Understanding PHP's internal array implementation (PHP's Source Code for PHP Developers - Part 4)

28. March 2012

Welcome back to the fourth part of the “PHP’s Source Code for PHP Developers” series, in which we’ll cover how PHP arrays are internally represented and used throughout the code base.

In case you missed them, here are the previous parts of this series:

Everything is a hash table!

Basically, everything in PHP is a hash table. Not only are hash tables used in the underlying implementation of PHP arrays, they are also used to store object properties and methods, functions, variables and pretty much everything else.

And because the hash table is so fundamental to PHP, it is worth having a deeper look into how it works.

So, what is a hash table?

Remember that in C arrays are basically chunks of memory, which you can access by index. Thus arrays in C only have integer keys and have to be continuous (i.e. you can’t have a key 0 and the next key is 1332423442). There is no such thing as an associative array.

And this is where hash tables come in: They convert string keys into normal integer keys using a hash function. The result can then be used as an index into a normal C array (aka chunk of memory). The problem here obviously is that the hash function can have collisions, i.e. multiple string keys can yield the same hash. For example in a PHP array with up to 64 elements the strings "foo" and "oof" would have the same hash.
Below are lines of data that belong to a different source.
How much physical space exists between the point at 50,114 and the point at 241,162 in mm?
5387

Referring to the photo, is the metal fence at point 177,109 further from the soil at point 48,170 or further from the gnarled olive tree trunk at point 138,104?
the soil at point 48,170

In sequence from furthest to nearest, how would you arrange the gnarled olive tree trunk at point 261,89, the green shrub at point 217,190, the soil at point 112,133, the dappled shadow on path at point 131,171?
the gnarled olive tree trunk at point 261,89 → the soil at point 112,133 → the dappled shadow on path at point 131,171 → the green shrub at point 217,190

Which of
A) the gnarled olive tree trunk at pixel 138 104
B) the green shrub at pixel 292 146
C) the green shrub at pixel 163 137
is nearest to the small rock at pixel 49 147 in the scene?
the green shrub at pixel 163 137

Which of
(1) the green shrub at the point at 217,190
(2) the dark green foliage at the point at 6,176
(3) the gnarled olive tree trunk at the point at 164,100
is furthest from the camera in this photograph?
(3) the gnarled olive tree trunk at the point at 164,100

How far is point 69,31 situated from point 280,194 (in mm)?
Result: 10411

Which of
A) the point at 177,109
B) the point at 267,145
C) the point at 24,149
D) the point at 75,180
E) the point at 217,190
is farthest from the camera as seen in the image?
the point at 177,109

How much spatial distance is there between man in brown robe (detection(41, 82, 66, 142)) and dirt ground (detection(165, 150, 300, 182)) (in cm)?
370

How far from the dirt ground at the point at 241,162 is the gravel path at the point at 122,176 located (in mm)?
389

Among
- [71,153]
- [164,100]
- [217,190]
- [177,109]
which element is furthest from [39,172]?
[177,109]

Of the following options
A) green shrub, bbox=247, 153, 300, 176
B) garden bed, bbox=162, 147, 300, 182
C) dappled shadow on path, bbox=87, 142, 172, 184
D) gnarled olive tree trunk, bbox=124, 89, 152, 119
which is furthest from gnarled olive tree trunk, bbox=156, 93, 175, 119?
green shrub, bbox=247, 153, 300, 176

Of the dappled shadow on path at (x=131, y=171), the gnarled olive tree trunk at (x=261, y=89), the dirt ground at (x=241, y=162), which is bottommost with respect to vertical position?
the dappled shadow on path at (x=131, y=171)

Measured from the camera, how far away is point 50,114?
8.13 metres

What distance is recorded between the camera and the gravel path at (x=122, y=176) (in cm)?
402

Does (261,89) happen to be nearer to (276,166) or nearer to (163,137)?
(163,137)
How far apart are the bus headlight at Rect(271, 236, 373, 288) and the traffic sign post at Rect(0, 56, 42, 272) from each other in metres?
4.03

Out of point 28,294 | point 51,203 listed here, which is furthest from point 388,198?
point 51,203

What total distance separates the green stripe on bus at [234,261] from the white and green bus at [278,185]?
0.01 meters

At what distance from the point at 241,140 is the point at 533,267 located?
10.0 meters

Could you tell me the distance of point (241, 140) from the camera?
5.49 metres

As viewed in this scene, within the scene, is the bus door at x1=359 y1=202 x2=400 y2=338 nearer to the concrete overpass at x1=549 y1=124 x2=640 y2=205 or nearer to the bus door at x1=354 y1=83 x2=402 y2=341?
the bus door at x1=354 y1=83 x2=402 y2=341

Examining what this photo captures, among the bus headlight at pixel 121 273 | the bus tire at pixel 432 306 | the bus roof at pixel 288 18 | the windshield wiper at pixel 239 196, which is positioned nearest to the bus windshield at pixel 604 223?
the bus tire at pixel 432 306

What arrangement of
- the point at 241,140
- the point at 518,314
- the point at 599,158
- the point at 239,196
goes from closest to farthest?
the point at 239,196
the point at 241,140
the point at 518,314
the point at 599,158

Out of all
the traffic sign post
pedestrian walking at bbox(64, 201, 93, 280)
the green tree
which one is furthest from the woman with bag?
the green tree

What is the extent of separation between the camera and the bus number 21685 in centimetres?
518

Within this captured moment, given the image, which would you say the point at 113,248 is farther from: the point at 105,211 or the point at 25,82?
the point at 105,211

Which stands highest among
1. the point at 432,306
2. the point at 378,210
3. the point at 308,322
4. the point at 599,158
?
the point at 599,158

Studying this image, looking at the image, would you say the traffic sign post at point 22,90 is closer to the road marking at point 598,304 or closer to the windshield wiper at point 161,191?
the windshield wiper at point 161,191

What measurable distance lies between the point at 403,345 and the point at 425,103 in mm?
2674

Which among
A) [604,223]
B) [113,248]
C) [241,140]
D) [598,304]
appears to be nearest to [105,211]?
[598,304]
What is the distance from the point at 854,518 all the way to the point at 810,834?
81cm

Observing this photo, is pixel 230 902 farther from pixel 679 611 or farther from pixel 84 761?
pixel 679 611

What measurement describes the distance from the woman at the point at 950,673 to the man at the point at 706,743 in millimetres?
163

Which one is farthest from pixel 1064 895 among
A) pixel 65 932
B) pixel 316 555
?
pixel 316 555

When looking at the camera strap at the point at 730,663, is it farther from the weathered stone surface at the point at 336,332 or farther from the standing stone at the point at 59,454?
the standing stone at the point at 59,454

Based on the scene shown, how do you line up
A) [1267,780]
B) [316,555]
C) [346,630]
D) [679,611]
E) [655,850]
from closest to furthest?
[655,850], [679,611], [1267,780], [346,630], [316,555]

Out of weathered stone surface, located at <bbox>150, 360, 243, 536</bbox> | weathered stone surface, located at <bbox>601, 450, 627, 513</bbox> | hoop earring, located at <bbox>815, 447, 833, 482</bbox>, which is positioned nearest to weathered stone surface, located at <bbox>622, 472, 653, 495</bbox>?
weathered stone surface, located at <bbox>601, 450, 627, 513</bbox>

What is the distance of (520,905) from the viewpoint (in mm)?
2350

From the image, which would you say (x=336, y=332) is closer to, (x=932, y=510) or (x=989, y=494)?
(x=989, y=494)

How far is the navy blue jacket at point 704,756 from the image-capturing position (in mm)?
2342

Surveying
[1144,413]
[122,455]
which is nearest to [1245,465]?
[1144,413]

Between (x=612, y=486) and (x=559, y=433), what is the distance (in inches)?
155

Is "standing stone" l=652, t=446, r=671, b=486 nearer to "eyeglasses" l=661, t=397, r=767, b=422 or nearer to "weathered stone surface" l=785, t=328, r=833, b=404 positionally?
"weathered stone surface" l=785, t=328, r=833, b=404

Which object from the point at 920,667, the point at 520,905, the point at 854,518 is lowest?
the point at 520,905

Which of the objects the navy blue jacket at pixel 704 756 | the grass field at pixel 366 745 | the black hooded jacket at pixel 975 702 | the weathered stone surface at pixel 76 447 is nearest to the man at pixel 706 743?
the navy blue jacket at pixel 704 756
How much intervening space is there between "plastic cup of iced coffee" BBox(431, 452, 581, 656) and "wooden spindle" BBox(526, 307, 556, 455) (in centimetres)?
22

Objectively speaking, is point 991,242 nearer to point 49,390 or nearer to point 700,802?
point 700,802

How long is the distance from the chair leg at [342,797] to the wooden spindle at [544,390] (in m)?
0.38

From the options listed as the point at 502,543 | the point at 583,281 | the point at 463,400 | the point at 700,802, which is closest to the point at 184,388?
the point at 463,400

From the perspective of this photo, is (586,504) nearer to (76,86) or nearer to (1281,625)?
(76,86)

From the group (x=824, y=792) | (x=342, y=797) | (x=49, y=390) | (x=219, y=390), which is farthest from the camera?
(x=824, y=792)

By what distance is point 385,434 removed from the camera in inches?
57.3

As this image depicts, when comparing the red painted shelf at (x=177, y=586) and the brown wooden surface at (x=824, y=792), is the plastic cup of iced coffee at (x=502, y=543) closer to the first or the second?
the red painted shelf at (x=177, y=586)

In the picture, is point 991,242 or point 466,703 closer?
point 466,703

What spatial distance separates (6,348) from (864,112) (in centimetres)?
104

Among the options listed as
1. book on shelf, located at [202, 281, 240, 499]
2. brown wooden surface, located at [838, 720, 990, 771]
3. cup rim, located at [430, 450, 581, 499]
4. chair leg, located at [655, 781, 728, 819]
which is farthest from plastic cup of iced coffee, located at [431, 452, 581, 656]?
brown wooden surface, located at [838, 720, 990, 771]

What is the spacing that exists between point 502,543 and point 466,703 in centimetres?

This problem is solved by not storing the value directly at the generated index, but storing a linked list of possible values instead.

HashTable and Bucket

So, after the basic concept of hash tables is clear, let’s have a look at the structures actually used in PHP’s hash table implementation:

The first one is the HashTable:

typedef struct _hashtable {
    uint nTableSize;
    uint nTableMask;
    uint nNumOfElements;
    ulong nNextFreeElement;
    Bucket *pInternalPointer;
    Bucket *pListHead;
    Bucket *pListTail;
    Bucket **arBuckets;
    dtor_func_t pDestructor;
    zend_bool persistent;
    unsigned char nApplyCount;
    zend_bool bApplyProtection;
#if ZEND_DEBUG
    int inconsistent;
#endif
} HashTable;

Let’s quickly go through it:

nNumOfElements specifies how many values are currently stored in the array. This is also the number that count($array) returns.
nTableSize specifies the size of the internal C array. It is always the next power of 2 greater or equal to nNumOfElements. E.g. if an array stores 32 elements, the internal C array also has a size of 32. But if one more element is added, i.e. the array then contains 33 elements, the internal C array is resized to 64 elements.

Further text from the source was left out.